In a five-minute exchange with reporters Thursday, Villeneuve urged the protesters to go back to school.
He suggested they were lazy. He called them an embarrassment to Canada, especially to Quebec. He suggested they were badly raised, by parents who never learned to say, 'No.'
And he said they risked scaring away tourists and wealthy taxpayers, who would just pick up and invest elsewhere in a more stable climate.
The student protest movement has received the enthusiastic endorsement of many Quebec celebrities and near-unanimous support from the artistic community. But the Quebec-born, Monaco-raised driver just might have become the most famous, most virulent new critic of the movement.
``It's time for people to wake up and stop loafing about. It's lasted long enough,'' Villeneuve told reporters at a cocktail benefit that kicked off the four-day Grand Prix festivities.

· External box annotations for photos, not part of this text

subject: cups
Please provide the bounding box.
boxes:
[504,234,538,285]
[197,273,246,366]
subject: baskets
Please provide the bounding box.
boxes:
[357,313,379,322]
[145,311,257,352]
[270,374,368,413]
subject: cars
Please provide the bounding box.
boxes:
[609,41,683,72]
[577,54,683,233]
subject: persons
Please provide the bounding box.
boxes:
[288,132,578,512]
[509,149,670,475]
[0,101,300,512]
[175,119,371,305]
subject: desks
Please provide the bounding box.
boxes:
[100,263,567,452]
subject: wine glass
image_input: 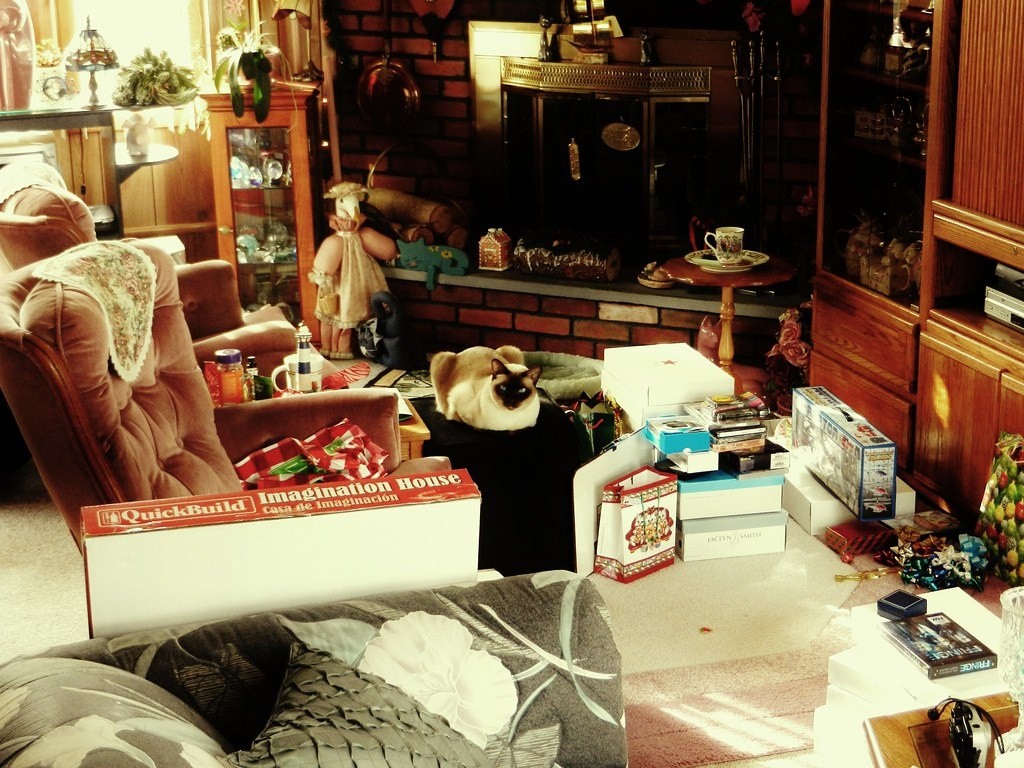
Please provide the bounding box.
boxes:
[993,586,1024,758]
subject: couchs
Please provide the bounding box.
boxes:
[0,574,634,768]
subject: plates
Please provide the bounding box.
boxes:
[601,122,640,151]
[684,249,770,272]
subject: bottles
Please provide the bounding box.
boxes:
[245,356,259,399]
[214,348,245,407]
[567,137,581,180]
[295,325,313,392]
[241,373,254,402]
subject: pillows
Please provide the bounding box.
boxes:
[215,640,494,768]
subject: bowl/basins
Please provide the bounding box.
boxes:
[994,751,1024,768]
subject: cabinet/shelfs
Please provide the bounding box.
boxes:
[801,0,958,473]
[915,0,1024,493]
[197,82,319,349]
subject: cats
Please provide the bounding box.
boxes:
[428,345,542,431]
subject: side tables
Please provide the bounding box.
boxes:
[398,397,431,460]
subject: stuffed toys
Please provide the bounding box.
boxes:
[308,181,396,359]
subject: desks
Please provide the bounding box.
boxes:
[115,140,182,186]
[0,106,124,264]
[659,258,791,376]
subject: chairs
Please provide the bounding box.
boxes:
[0,232,482,639]
[1,155,294,400]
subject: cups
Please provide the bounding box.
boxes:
[253,375,273,401]
[270,353,324,392]
[704,226,744,264]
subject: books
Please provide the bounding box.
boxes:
[682,392,768,452]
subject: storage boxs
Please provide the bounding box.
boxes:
[80,465,484,647]
[597,339,961,564]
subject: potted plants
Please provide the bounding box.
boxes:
[208,14,294,122]
[29,39,67,111]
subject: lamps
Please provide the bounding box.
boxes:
[68,18,119,109]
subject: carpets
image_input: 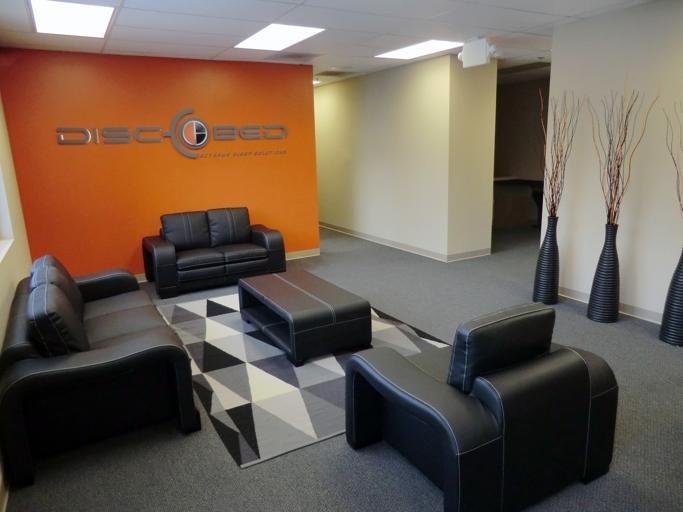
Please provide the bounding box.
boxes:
[156,285,452,469]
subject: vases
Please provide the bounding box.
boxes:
[588,223,619,323]
[660,248,683,346]
[533,217,559,304]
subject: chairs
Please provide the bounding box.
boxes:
[346,343,618,512]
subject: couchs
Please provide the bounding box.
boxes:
[142,224,286,299]
[0,268,201,491]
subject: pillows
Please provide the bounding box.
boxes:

``We heard them. We listened. They should stop. It's costing the city a fortune. It makes no sense.''
As for their parents, Villeneuve said: ``I think these people grew up without ever hearing their parents ever tell them, 'No.' So that's what you see in the streets now. People spending their time complaining. It's becoming a little bit ridiculous. They spoke, we heard, and now it's time to go back to school.''
Villeneuve, 41, won the 1997 Formula One world championship.